Juiz nega pedido de Riva para fazer auditoria em cheques da Assembleia e marca nova audiência

ARCA DE NOÉ

Processo investiga o pagamento de R$ 2 milhões da Assembleia Legislativa para uma churrascaria ‘fantasma’.

Riva é réu em processo que investiga pagamento da AL para restaurante fantasma.

O juiz Bruno D’Oliveira Marques negou o pedido da defesa do ex-deputado José Riva para realização de ‘auditoria’ em cheques apreendidos na Operação Arca de Noé, que apura desvios dinheiro da Assembleia Legislativa por meio de um restaurante fantasma.

Na mesma decisão, proferida na segunda-feira (04), o juiz agendou para o dia 27 de fevereiro de 2020 uma audiência de inquirição de testemunhas.

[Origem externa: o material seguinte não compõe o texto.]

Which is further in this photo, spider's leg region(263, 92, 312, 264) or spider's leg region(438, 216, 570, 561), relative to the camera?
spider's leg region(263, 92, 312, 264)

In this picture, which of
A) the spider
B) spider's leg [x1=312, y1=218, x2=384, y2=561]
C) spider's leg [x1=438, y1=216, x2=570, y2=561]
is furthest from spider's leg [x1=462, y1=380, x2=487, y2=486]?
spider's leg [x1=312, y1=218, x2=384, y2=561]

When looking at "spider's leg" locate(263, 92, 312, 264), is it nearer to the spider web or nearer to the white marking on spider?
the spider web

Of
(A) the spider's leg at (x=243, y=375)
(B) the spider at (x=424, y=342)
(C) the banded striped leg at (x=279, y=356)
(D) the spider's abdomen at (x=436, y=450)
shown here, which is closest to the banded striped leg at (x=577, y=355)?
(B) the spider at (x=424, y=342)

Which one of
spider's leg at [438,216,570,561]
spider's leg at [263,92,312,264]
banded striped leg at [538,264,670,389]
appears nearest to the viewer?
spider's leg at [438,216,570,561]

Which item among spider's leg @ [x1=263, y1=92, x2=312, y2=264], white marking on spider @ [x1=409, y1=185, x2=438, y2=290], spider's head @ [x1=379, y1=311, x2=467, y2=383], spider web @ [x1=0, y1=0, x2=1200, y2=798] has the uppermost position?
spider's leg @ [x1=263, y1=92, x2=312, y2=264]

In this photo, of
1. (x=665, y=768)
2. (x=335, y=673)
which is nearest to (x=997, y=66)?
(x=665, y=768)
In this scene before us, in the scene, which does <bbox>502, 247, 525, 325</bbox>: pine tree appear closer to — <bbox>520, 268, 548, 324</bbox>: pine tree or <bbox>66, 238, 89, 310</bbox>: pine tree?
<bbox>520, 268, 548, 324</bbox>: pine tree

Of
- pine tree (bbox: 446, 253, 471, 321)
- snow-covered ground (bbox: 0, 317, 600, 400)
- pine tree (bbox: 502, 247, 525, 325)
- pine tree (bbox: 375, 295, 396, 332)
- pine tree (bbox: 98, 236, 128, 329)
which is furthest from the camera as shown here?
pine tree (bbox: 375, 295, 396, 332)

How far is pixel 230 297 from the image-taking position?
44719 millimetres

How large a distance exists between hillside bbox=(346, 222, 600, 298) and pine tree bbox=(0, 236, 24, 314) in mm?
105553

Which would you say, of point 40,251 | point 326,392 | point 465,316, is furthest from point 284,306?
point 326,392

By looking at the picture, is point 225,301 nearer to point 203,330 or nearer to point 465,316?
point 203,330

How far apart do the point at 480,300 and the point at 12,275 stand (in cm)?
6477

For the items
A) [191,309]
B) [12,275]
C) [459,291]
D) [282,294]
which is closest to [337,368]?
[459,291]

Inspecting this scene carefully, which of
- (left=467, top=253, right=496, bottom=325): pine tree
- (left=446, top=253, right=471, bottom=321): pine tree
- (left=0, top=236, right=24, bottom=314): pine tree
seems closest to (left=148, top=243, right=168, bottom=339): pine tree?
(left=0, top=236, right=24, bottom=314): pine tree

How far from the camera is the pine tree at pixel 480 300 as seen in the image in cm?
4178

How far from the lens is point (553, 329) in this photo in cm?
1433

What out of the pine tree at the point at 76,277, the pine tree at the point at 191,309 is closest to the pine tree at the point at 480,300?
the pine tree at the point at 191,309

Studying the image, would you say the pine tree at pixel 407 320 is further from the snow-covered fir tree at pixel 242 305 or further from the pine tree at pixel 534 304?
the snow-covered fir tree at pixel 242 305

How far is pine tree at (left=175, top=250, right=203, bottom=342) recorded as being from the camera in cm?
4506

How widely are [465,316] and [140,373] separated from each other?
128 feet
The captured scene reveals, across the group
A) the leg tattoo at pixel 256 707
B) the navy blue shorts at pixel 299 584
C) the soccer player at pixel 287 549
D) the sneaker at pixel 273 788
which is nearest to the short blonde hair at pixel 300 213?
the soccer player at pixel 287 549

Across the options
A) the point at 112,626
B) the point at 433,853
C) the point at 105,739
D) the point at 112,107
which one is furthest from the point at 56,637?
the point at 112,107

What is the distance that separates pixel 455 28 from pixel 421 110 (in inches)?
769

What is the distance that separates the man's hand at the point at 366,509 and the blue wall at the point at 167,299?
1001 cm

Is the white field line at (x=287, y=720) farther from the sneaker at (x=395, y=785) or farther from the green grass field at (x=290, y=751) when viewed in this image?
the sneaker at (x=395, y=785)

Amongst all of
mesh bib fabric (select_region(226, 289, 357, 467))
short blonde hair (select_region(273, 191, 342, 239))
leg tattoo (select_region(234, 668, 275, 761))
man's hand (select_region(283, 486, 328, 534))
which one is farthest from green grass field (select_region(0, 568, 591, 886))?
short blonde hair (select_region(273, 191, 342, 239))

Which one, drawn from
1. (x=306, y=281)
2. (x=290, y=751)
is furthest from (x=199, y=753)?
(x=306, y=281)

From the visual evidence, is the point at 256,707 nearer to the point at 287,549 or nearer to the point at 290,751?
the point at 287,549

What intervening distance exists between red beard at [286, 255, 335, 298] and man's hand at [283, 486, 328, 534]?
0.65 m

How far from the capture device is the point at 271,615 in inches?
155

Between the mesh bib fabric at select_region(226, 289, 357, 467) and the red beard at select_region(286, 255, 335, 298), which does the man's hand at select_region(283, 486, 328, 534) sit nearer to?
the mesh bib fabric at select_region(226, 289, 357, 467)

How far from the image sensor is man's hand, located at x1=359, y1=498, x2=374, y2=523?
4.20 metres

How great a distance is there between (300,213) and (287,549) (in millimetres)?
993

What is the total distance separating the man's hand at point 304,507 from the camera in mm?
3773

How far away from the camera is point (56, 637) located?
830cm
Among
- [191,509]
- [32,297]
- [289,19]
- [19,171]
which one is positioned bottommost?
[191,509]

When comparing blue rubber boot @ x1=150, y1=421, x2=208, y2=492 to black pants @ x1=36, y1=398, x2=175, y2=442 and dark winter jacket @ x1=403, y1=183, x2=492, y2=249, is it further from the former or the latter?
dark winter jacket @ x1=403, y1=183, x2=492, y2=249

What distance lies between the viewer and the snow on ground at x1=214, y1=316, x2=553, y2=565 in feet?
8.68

O processo investiga desvio de cerca de R$ 2 milhões, pagos pelo Legislativo, com 43 cheques, à Churrascaria e Restaurante Franquini Ltda, no ano de 2003. Após a fraude, os cheques teriam sido trocados junto à Confiança Factoring – representada pelo então bicheiro João Arcanjo Ribeiro.

Além de Riva, são réus no processo Humberto Melo Bosaipo, Guilherme da Costa Garcia, Luiz Eugênio de Godoy, Nivaldo de Araújo (falecido), Geraldo Lauro, José Quirino Pereira e Joel Quirino Pereira.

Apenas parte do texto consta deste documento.